Stored items

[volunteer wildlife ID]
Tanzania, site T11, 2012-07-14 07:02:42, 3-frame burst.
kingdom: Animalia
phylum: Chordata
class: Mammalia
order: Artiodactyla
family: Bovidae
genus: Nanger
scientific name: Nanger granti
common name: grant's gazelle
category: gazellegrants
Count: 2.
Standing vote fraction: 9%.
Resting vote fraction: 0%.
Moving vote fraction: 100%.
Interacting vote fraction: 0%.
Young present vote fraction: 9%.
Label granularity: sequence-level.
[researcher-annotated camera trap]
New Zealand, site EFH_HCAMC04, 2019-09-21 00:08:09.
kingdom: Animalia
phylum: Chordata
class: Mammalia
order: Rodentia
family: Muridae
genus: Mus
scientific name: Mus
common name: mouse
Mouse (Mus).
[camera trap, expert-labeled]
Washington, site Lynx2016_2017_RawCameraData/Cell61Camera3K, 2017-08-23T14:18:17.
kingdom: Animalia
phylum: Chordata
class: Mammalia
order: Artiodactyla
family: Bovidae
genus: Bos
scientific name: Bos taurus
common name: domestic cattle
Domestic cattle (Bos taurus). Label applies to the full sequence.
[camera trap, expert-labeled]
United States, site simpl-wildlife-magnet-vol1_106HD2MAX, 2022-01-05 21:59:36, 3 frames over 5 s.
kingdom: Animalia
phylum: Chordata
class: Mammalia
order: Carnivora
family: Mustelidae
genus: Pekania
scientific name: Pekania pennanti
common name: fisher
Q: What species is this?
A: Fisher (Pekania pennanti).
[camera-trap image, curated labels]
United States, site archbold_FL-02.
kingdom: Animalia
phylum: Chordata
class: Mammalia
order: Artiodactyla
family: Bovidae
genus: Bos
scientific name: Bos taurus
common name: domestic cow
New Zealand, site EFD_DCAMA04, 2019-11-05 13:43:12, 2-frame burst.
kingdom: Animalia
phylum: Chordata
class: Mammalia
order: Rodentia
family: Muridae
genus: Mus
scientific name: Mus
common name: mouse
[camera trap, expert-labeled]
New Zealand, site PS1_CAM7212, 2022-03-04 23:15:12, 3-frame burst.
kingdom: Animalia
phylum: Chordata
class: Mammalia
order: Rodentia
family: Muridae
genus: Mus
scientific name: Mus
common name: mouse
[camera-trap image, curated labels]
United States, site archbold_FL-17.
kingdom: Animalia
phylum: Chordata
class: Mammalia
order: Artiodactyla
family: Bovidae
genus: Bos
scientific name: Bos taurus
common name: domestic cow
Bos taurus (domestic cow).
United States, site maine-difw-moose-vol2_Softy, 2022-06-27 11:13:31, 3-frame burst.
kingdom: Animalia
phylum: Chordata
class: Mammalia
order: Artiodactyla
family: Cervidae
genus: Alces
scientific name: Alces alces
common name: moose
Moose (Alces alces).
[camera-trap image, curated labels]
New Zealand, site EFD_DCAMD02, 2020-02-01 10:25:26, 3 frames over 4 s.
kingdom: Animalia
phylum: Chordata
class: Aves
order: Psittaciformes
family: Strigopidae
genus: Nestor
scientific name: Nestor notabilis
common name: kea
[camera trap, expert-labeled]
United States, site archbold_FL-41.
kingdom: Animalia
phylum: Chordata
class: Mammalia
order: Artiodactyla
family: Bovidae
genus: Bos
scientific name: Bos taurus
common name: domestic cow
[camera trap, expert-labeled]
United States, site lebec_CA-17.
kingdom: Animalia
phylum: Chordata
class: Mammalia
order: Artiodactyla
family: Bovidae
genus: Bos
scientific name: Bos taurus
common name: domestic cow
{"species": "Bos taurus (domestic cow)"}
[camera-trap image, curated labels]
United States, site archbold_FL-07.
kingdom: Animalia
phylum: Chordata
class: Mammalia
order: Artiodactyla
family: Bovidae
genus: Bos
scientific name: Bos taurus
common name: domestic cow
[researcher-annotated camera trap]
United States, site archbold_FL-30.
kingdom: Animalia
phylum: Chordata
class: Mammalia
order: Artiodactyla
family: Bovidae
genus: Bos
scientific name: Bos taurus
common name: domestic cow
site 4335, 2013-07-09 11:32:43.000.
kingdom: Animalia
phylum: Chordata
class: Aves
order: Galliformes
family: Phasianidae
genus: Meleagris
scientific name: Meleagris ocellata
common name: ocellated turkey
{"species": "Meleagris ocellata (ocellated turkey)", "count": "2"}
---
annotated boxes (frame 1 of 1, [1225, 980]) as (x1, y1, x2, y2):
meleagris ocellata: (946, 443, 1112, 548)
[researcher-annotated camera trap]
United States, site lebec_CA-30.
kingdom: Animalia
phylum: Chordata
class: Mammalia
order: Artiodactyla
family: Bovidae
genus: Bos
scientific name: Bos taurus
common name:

**WORK TASK**
Restate every entry word for word.

**OUTPUT FOR THIS TASK**
[volunteer wildlife ID]
Tanzania, site T11, 2012-07-14 07:02:42, 3-frame burst.
kingdom: Animalia
phylum: Chordata
class: Mammalia
order: Artiodactyla
family: Bovidae
genus: Nanger
scientific name: Nanger granti
common name: grant's gazelle
category: gazellegrants
Count: 2.
Standing vote fraction: 9%.
Resting vote fraction: 0%.
Moving vote fraction: 100%.
Interacting vote fraction: 0%.
Young present vote fraction: 9%.
Label granularity: sequence-level.
[researcher-annotated camera trap]
New Zealand, site EFH_HCAMC04, 2019-09-21 00:08:09.
kingdom: Animalia
phylum: Chordata
class: Mammalia
order: Rodentia
family: Muridae
genus: Mus
scientific name: Mus
common name: mouse
Mouse (Mus).
[camera trap, expert-labeled]
Washington, site Lynx2016_2017_RawCameraData/Cell61Camera3K, 2017-08-23T14:18:17.
kingdom: Animalia
phylum: Chordata
class: Mammalia
order: Artiodactyla
family: Bovidae
genus: Bos
scientific name: Bos taurus
common name: domestic cattle
Domestic cattle (Bos taurus). Label applies to the full sequence.
[camera trap, expert-labeled]
United States, site simpl-wildlife-magnet-vol1_106HD2MAX, 2022-01-05 21:59:36, 3 frames over 5 s.
kingdom: Animalia
phylum: Chordata
class: Mammalia
order: Carnivora
family: Mustelidae
genus: Pekania
scientific name: Pekania pennanti
common name: fisher
Q: What species is this?
A: Fisher (Pekania pennanti).
[camera-trap image, curated labels]
United States, site archbold_FL-02.
kingdom: Animalia
phylum: Chordata
class: Mammalia
order: Artiodactyla
family: Bovidae
genus: Bos
scientific name: Bos taurus
common name: domestic cow
New Zealand, site EFD_DCAMA04, 2019-11-05 13:43:12, 2-frame burst.
kingdom: Animalia
phylum: Chordata
class: Mammalia
order: Rodentia
family: Muridae
genus: Mus
scientific name: Mus
common name: mouse
[camera trap, expert-labeled]
New Zealand, site PS1_CAM7212, 2022-03-04 23:15:12, 3-frame burst.
kingdom: Animalia
phylum: Chordata
class: Mammalia
order: Rodentia
family: Muridae
genus: Mus
scientific name: Mus
common name: mouse
[camera-trap image, curated labels]
United States, site archbold_FL-17.
kingdom: Animalia
phylum: Chordata
class: Mammalia
order: Artiodactyla
family: Bovidae
genus: Bos
scientific name: Bos taurus
common name: domestic cow
Bos taurus (domestic cow).
United States, site maine-difw-moose-vol2_Softy, 2022-06-27 11:13:31, 3-frame burst.
kingdom: Animalia
phylum: Chordata
class: Mammalia
order: Artiodactyla
family: Cervidae
genus: Alces
scientific name: Alces alces
common name: moose
Moose (Alces alces).
[camera-trap image, curated labels]
New Zealand, site EFD_DCAMD02, 2020-02-01 10:25:26, 3 frames over 4 s.
kingdom: Animalia
phylum: Chordata
class: Aves
order: Psittaciformes
family: Strigopidae
genus: Nestor
scientific name: Nestor notabilis
common name: kea
[camera trap, expert-labeled]
United States, site archbold_FL-41.
kingdom: Animalia
phylum: Chordata
class: Mammalia
order: Artiodactyla
family: Bovidae
genus: Bos
scientific name: Bos taurus
common name: domestic cow
[camera trap, expert-labeled]
United States, site lebec_CA-17.
kingdom: Animalia
phylum: Chordata
class: Mammalia
order: Artiodactyla
family: Bovidae
genus: Bos
scientific name: Bos taurus
common name: domestic cow
{"species": "Bos taurus (domestic cow)"}
[camera-trap image, curated labels]
United States, site archbold_FL-07.
kingdom: Animalia
phylum: Chordata
class: Mammalia
order: Artiodactyla
family: Bovidae
genus: Bos
scientific name: Bos taurus
common name: domestic cow
[researcher-annotated camera trap]
United States, site archbold_FL-30.
kingdom: Animalia
phylum: Chordata
class: Mammalia
order: Artiodactyla
family: Bovidae
genus: Bos
scientific name: Bos taurus
common name: domestic cow
site 4335, 2013-07-09 11:32:43.000.
kingdom: Animalia
phylum: Chordata
class: Aves
order: Galliformes
family: Phasianidae
genus: Meleagris
scientific name: Meleagris ocellata
common name: ocellated turkey
{"species": "Meleagris ocellata (ocellated turkey)", "count": "2"}
---
annotated boxes (frame 1 of 1, [1225, 980]) as (x1, y1, x2, y2):
meleagris ocellata: (946, 443, 1112, 548)
[researcher-annotated camera trap]
United States, site lebec_CA-30.
kingdom: Animalia
phylum: Chordata
class: Mammalia
order: Artiodactyla
family: Bovidae
genus: Bos
scientific name: Bos taurus
common name:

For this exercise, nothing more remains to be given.